#### RAW DATA
Content starts
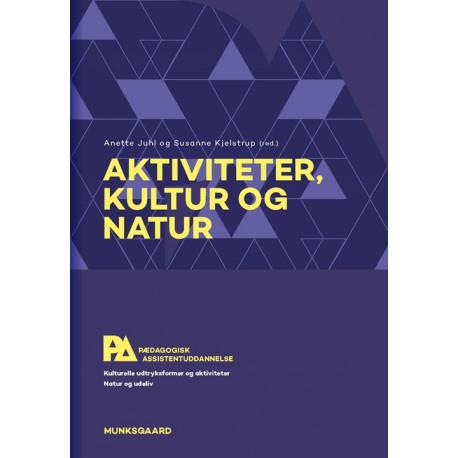 Aktiviteter, kultur og natur. Pædagogisk assistent
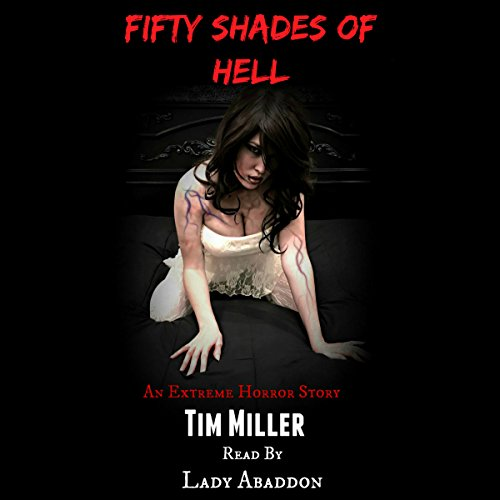 Fifty Shades of Hell audiobook cover art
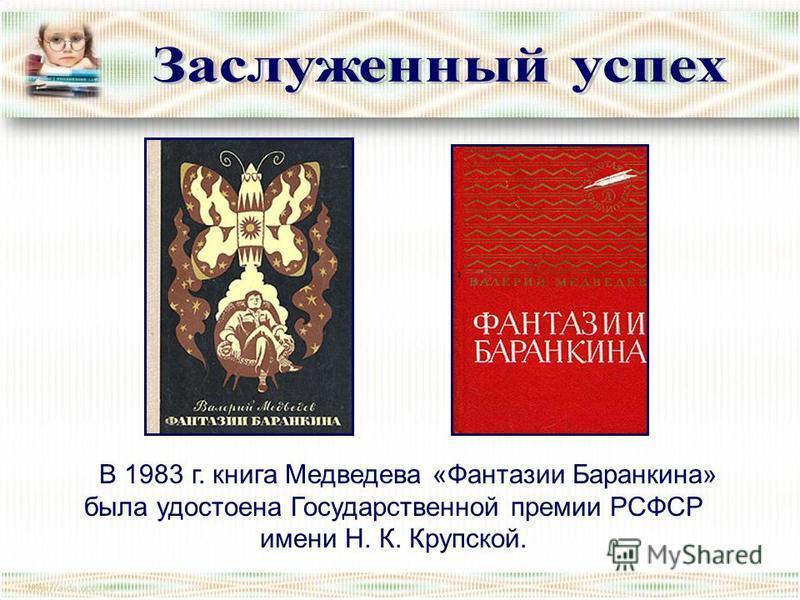 В 1983 г. книга Медведева «Фантазии Баранкина» была удостоена Государственной премии РСФСР имени Н. К. Крупской.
Content ends
#### WHAT YOU ARE ASKED TO DO
Set down the whole listing word for word, omitting the pictures.

#### EXPECTED ANSWER
 Aktiviteter, kultur og natur. Pædagogisk assistent
 Fifty Shades of Hell audiobook cover art
 В 1983 г. книга Медведева «Фантазии Баранкина» была удостоена Государственной премии РСФСР имени Н. К. Крупской.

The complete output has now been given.